§ INSTRUCTIONS TO FOLLOW
Render every line of the records below as a JSON list of strings, one string per line, with blank lines left out.

§ THE INPUT
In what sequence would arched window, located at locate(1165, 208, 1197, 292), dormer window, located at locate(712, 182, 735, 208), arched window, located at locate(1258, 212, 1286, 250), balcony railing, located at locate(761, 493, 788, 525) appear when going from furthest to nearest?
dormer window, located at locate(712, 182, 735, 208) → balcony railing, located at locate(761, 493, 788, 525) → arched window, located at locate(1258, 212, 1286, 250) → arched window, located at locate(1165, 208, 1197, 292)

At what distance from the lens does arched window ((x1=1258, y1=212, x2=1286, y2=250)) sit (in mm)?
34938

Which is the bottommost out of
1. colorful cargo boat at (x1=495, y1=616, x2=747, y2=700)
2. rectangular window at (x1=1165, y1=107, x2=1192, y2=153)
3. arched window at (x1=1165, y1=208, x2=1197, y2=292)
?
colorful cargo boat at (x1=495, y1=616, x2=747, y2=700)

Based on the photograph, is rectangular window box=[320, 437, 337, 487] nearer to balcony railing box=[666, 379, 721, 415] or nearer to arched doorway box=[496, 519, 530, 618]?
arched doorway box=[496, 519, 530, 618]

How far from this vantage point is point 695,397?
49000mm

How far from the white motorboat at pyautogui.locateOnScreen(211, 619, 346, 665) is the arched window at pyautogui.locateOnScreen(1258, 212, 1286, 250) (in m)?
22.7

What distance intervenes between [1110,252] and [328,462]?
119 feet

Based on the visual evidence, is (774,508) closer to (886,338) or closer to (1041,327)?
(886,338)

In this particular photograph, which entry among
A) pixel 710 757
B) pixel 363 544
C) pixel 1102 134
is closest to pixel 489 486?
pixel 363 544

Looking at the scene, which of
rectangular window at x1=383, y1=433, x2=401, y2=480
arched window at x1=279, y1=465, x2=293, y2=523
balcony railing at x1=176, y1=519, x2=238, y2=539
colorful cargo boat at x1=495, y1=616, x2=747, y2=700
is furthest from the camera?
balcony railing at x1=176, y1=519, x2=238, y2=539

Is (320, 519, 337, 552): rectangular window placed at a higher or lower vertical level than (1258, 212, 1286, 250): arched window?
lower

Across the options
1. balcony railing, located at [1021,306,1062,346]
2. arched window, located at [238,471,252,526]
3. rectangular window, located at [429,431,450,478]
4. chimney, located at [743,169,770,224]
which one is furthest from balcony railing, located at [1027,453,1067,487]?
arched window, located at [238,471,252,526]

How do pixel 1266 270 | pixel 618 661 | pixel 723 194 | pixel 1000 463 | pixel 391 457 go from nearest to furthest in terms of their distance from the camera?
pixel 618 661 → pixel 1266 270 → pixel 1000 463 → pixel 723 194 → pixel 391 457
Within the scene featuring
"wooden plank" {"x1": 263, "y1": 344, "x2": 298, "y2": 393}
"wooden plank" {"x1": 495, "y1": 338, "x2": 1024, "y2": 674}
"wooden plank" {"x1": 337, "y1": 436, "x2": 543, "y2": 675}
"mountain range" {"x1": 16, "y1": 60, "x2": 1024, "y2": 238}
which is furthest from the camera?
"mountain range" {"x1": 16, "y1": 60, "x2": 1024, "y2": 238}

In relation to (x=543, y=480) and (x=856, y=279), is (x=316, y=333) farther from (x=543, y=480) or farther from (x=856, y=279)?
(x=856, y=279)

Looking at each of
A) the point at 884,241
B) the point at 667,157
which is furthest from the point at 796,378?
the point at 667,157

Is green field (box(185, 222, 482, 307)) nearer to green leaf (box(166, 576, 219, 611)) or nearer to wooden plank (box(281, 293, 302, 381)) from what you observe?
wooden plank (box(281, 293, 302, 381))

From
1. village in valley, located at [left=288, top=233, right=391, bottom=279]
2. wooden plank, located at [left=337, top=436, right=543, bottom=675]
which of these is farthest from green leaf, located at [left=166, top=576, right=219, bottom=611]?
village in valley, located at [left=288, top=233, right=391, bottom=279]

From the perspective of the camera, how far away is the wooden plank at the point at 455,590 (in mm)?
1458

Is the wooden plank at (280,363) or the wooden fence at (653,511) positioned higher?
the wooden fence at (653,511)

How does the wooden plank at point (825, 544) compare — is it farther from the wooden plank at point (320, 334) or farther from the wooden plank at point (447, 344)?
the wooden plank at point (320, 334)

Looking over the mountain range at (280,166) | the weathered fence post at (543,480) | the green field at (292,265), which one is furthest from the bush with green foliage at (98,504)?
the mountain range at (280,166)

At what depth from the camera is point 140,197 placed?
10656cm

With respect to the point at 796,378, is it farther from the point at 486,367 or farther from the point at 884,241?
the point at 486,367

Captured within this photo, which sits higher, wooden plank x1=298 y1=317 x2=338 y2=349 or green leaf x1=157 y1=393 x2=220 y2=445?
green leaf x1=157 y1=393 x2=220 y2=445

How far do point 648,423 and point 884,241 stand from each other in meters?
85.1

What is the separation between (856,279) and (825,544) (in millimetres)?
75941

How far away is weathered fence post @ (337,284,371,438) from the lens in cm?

§ WRITTEN SOLUTION
[
  "In what sequence would arched window, located at locate(1165, 208, 1197, 292), dormer window, located at locate(712, 182, 735, 208), arched window, located at locate(1258, 212, 1286, 250), balcony railing, located at locate(761, 493, 788, 525) appear when going from furthest to nearest?",
  "dormer window, located at locate(712, 182, 735, 208) → balcony railing, located at locate(761, 493, 788, 525) → arched window, located at locate(1258, 212, 1286, 250) → arched window, located at locate(1165, 208, 1197, 292)",
  "At what distance from the lens does arched window ((x1=1258, y1=212, x2=1286, y2=250)) sit (in mm)?",
  "34938",
  "Which is the bottommost out of",
  "1. colorful cargo boat at (x1=495, y1=616, x2=747, y2=700)",
  "2. rectangular window at (x1=1165, y1=107, x2=1192, y2=153)",
  "3. arched window at (x1=1165, y1=208, x2=1197, y2=292)",
  "?",
  "colorful cargo boat at (x1=495, y1=616, x2=747, y2=700)",
  "Based on the photograph, is rectangular window box=[320, 437, 337, 487] nearer to balcony railing box=[666, 379, 721, 415] or nearer to arched doorway box=[496, 519, 530, 618]?",
  "arched doorway box=[496, 519, 530, 618]",
  "How far from this vantage point is point 695,397?",
  "49000mm",
  "How far from the white motorboat at pyautogui.locateOnScreen(211, 619, 346, 665) is the arched window at pyautogui.locateOnScreen(1258, 212, 1286, 250) (in m)?",
  "22.7",
  "What distance intervenes between [1110,252] and [328,462]?",
  "119 feet",
  "Based on the visual evidence, is (774,508) closer to (886,338) or closer to (1041,327)?",
  "(886,338)",
  "In this particular photograph, which entry among",
  "A) pixel 710 757",
  "B) pixel 363 544",
  "C) pixel 1102 134",
  "is closest to pixel 489 486?",
  "pixel 363 544",
  "Looking at the scene, which of",
  "rectangular window at x1=383, y1=433, x2=401, y2=480",
  "arched window at x1=279, y1=465, x2=293, y2=523",
  "balcony railing at x1=176, y1=519, x2=238, y2=539",
  "colorful cargo boat at x1=495, y1=616, x2=747, y2=700",
  "is furthest from the camera?",
  "balcony railing at x1=176, y1=519, x2=238, y2=539",
  "Is (320, 519, 337, 552): rectangular window placed at a higher or lower vertical level than (1258, 212, 1286, 250): arched window?",
  "lower",
  "Across the options",
  "1. balcony railing, located at [1021,306,1062,346]",
  "2. arched window, located at [238,471,252,526]",
  "3. rectangular window, located at [429,431,450,478]",
  "4. chimney, located at [743,169,770,224]",
  "which one is furthest from balcony railing, located at [1027,453,1067,487]?",
  "arched window, located at [238,471,252,526]",
  "How do pixel 1266 270 | pixel 618 661 | pixel 723 194 | pixel 1000 463 | pixel 391 457 go from nearest to furthest in terms of their distance from the camera?",
  "pixel 618 661 → pixel 1266 270 → pixel 1000 463 → pixel 723 194 → pixel 391 457",
  "Within the scene featuring",
  "\"wooden plank\" {\"x1\": 263, \"y1\": 344, \"x2\": 298, \"y2\": 393}",
  "\"wooden plank\" {\"x1\": 495, \"y1\": 338, \"x2\": 1024, \"y2\": 674}",
  "\"wooden plank\" {\"x1\": 337, \"y1\": 436, \"x2\": 543, \"y2\": 675}",
  "\"mountain range\" {\"x1\": 16, \"y1\": 60, \"x2\": 1024, \"y2\": 238}",
  "which is furthest from the camera?",
  "\"mountain range\" {\"x1\": 16, \"y1\": 60, \"x2\": 1024, \"y2\": 238}",
  "In relation to (x=543, y=480) and (x=856, y=279), is (x=316, y=333) farther from (x=543, y=480) or farther from (x=856, y=279)?",
  "(x=856, y=279)",
  "Looking at each of",
  "A) the point at 884,241",
  "B) the point at 667,157",
  "which is furthest from the point at 796,378?",
  "the point at 667,157",
  "Is green field (box(185, 222, 482, 307)) nearer to green leaf (box(166, 576, 219, 611)) or nearer to wooden plank (box(281, 293, 302, 381)) from what you observe?",
  "wooden plank (box(281, 293, 302, 381))",
  "From",
  "1. village in valley, located at [left=288, top=233, right=391, bottom=279]",
  "2. wooden plank, located at [left=337, top=436, right=543, bottom=675]",
  "which of these is farthest from green leaf, located at [left=166, top=576, right=219, bottom=611]?",
  "village in valley, located at [left=288, top=233, right=391, bottom=279]",
  "From the perspective of the camera, how far away is the wooden plank at the point at 455,590 (in mm)?",
  "1458",
  "Is the wooden plank at (280,363) or the wooden fence at (653,511) positioned higher?",
  "the wooden fence at (653,511)",
  "How does the wooden plank at point (825, 544) compare — is it farther from the wooden plank at point (320, 334) or farther from the wooden plank at point (447, 344)?",
  "the wooden plank at point (320, 334)",
  "Looking over the mountain range at (280,166) | the weathered fence post at (543,480) | the green field at (292,265), which one is furthest from the bush with green foliage at (98,504)?",
  "the mountain range at (280,166)",
  "At what depth from the camera is point 140,197 placed?",
  "10656cm",
  "With respect to the point at 796,378, is it farther from the point at 486,367 or farther from the point at 884,241?",
  "the point at 486,367",
  "Captured within this photo, which sits higher, wooden plank x1=298 y1=317 x2=338 y2=349 or green leaf x1=157 y1=393 x2=220 y2=445?",
  "green leaf x1=157 y1=393 x2=220 y2=445",
  "How far do point 648,423 and point 884,241 stand from each other in meters?",
  "85.1",
  "What is the separation between (856,279) and (825,544) (in millimetres)?",
  "75941",
  "How far away is weathered fence post @ (337,284,371,438) from the lens in cm?"
]